Algunos dirán que cargamos excesivamente contra los laboratorios, pero es que sus máximos responsables no dejan lugar a la duda: hace no mucho el CEO de Bayer aseguró durante una conferencia, y en referencia al alto precio de un anticancerígeno, que su laboratorio “no lo ha desarrollado para el mercado indio, sino para pacientes occidentales que se lo puedan permitir”.
Queda claro, pues, que el principal objetivo de esa industria es el beneficio económico, que ha quedado meridianamente claro, como hemos podido ver en España, con el altísimo e injustificable precio del medicamento contra la Hepatitis C (más de 20.000 euros), cuyo coste de fabricación, según la Organización Médica Colegial (OMC), que ha denunciado la actitud del laboratorio al que han acusado de fijar unos precios “abusivos, codiciosos e injustos”, no supera los 200 euros y que podría curar a más de 300.000 enfermos que hay en nuestro país.
La industria farmacéutica goza de excepcionales privilegios bajo el amparo del derecho a la propiedad intelectual; derecho que facilita a la industria farmacéutica orquestar el desarrollo de medicamentos a su mayor conveniencia, olvidándose de que, si son capaces de fabricar medicamentos nuevos, ello se debe a una larga historia de investigación desinteresada, financiada fundamentalmente por instituciones públicas como universidades o centros de investigación públicos que permitieron los avances de los que ahora gozan los laboratorios.
Antes los avances científicos eran compartidos.

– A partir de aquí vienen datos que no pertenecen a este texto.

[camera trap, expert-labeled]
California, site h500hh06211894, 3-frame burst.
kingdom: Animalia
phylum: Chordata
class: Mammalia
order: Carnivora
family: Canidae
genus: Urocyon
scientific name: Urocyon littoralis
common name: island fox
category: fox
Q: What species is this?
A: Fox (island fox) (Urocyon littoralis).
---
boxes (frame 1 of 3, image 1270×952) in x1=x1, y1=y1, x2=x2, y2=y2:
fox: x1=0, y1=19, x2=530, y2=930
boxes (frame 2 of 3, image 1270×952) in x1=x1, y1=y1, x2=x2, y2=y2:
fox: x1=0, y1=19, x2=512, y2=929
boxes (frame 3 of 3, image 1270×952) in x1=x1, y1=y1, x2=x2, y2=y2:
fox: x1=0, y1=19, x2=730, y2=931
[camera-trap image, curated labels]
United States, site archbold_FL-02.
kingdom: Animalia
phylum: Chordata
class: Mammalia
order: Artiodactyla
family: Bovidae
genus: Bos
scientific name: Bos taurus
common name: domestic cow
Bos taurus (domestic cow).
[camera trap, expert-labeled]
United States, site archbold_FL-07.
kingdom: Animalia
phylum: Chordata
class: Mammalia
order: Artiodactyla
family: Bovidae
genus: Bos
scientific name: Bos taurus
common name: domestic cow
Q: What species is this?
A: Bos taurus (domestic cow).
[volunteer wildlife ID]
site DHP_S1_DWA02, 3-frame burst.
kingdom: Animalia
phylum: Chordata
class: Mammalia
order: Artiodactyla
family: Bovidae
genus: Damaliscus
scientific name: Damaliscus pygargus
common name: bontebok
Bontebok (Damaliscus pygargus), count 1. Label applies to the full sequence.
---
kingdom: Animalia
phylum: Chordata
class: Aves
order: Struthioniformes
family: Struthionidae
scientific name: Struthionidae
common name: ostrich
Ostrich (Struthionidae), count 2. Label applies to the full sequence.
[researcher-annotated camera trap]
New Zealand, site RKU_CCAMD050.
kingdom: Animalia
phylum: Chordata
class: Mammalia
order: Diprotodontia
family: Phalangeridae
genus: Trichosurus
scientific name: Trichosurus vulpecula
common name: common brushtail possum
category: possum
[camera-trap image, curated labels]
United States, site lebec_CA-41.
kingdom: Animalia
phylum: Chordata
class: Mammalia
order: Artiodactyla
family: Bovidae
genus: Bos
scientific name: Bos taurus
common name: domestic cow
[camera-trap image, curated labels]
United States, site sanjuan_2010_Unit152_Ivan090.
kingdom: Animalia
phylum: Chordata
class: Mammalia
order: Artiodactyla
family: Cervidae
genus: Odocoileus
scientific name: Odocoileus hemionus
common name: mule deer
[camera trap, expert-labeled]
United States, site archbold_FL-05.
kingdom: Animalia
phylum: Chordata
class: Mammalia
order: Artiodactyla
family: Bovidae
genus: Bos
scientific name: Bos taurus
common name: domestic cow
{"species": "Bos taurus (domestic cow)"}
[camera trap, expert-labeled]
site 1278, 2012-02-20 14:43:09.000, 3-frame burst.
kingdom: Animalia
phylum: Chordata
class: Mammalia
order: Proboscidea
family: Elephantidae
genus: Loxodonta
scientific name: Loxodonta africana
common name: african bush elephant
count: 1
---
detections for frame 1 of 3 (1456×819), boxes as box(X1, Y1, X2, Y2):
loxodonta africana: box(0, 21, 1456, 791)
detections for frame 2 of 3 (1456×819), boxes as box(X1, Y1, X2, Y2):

Cuando se descubrió la penicilina (Alexander Fleming, 1928), se compartió el avance y el método para producirla en masa, lo que salvó millones de vidas. Cuando Jonas Salk desarrolló la vacuna contra la polio sólo pensaba en salvar vidas, puesto que la enfermedad se consideraba un problema de salud pública en Estados Unidos. Ni siquiera se le pasó por la cabeza patentar la vacuna y gracias a él se consiguió salvar millones de vidas y prácticamente erradicar una enfermedad que hasta entonces no tenía cura.
La ciencia siempre ha pertenecido a todos. Es un proceso acumulativo, que no sería posible sin los avances previos. Por otra parte, los medicamentos se ensayan en personas, pero luego se pretende que sólo tengan acceso a ellos quienes pueden pagarlo.
Urge, pues, tomar medidas, que la sociedad civil exija a los Gobiernos y a sus representantes en las instituciones internacionales, que inicien políticas dirigidas a forzar a la industria farmacéutica a que garantice lo que las Naciones Unidas y la Organización Mundial de la Salud consideran un derecho: el acceso a la salud, y éste no se cumplirá nunca si el acceso a los medicamentos esenciales sigue siendo una quimera.